## [WORK TASK]
Below is a block of records; reproduce all of them exactly and leave out any pictures.

Web page caption snippets:
------------------------
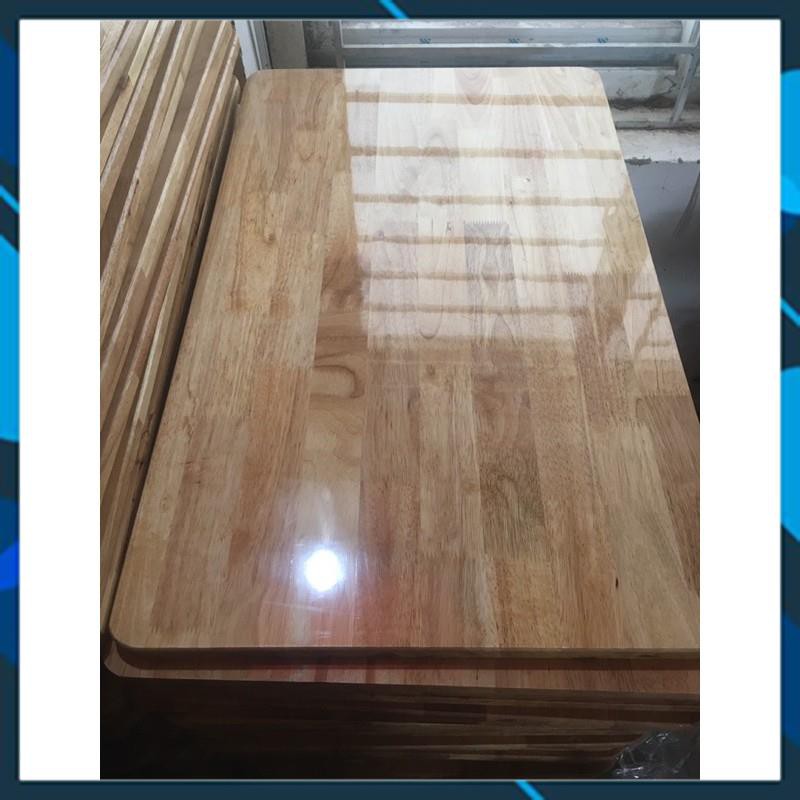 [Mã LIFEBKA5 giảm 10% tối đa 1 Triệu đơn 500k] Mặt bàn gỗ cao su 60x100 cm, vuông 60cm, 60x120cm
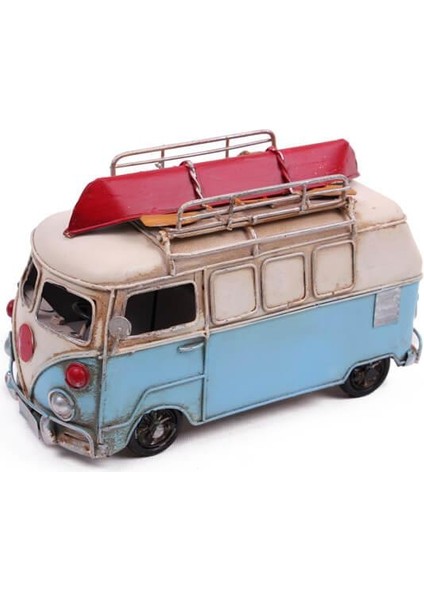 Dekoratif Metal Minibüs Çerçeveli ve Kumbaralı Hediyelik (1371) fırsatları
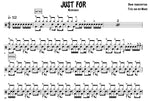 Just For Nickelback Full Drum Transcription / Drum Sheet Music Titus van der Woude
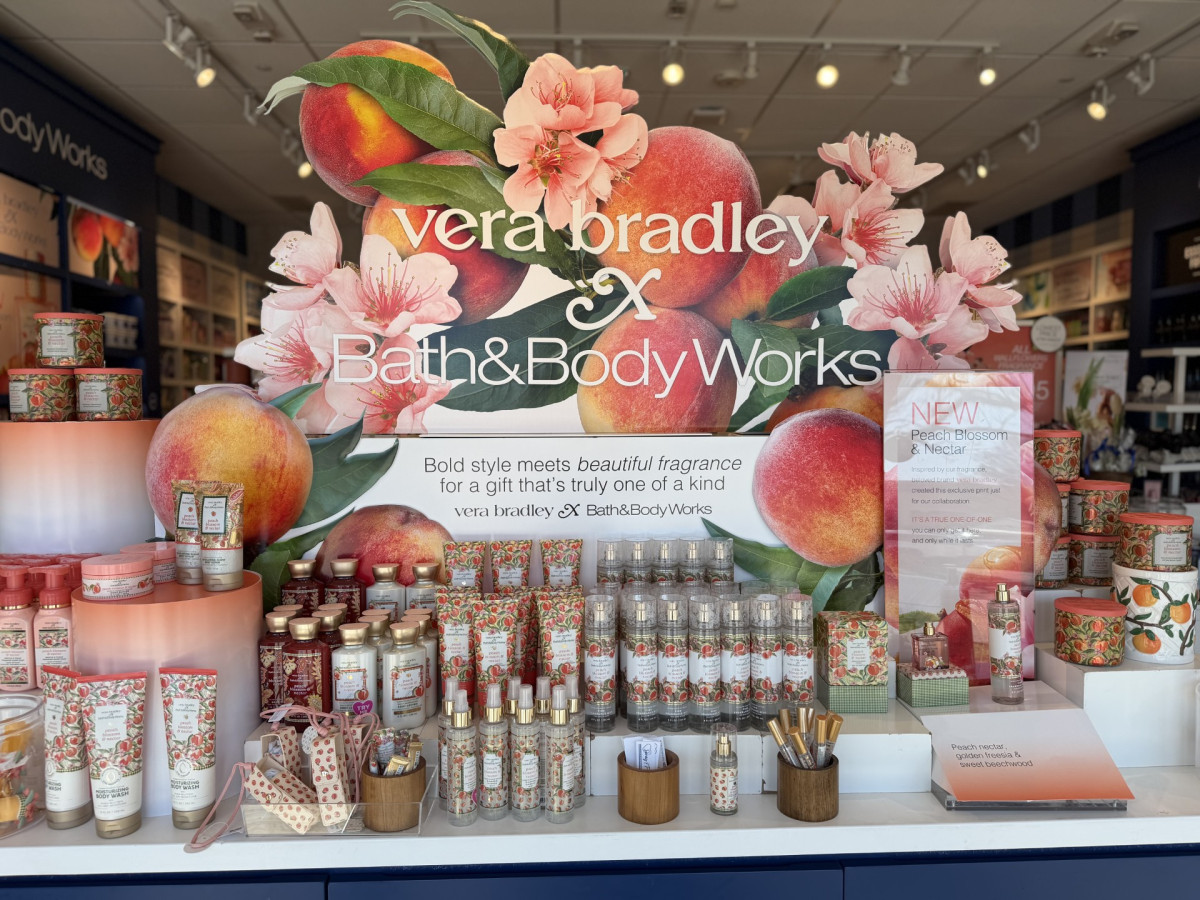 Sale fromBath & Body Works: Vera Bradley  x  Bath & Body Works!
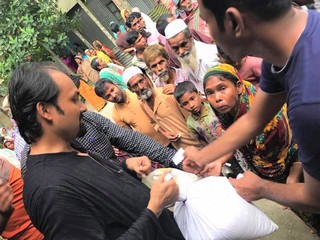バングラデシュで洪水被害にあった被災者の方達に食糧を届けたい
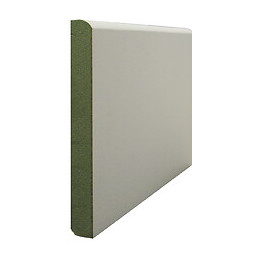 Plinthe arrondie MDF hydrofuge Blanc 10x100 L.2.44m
------------------------
## [TASK RESULT]
 [Mã LIFEBKA5 giảm 10% tối đa 1 Triệu đơn 500k] Mặt bàn gỗ cao su 60x100 cm, vuông 60cm, 60x120cm
 Dekoratif Metal Minibüs Çerçeveli ve Kumbaralı Hediyelik (1371) fırsatları
 Just For Nickelback Full Drum Transcription / Drum Sheet Music Titus van der Woude
 Sale fromBath & Body Works: Vera Bradley  x  Bath & Body Works!
バングラデシュで洪水被害にあった被災者の方達に食糧を届けたい
 Plinthe arrondie MDF hydrofuge Blanc 10x100 L.2.44m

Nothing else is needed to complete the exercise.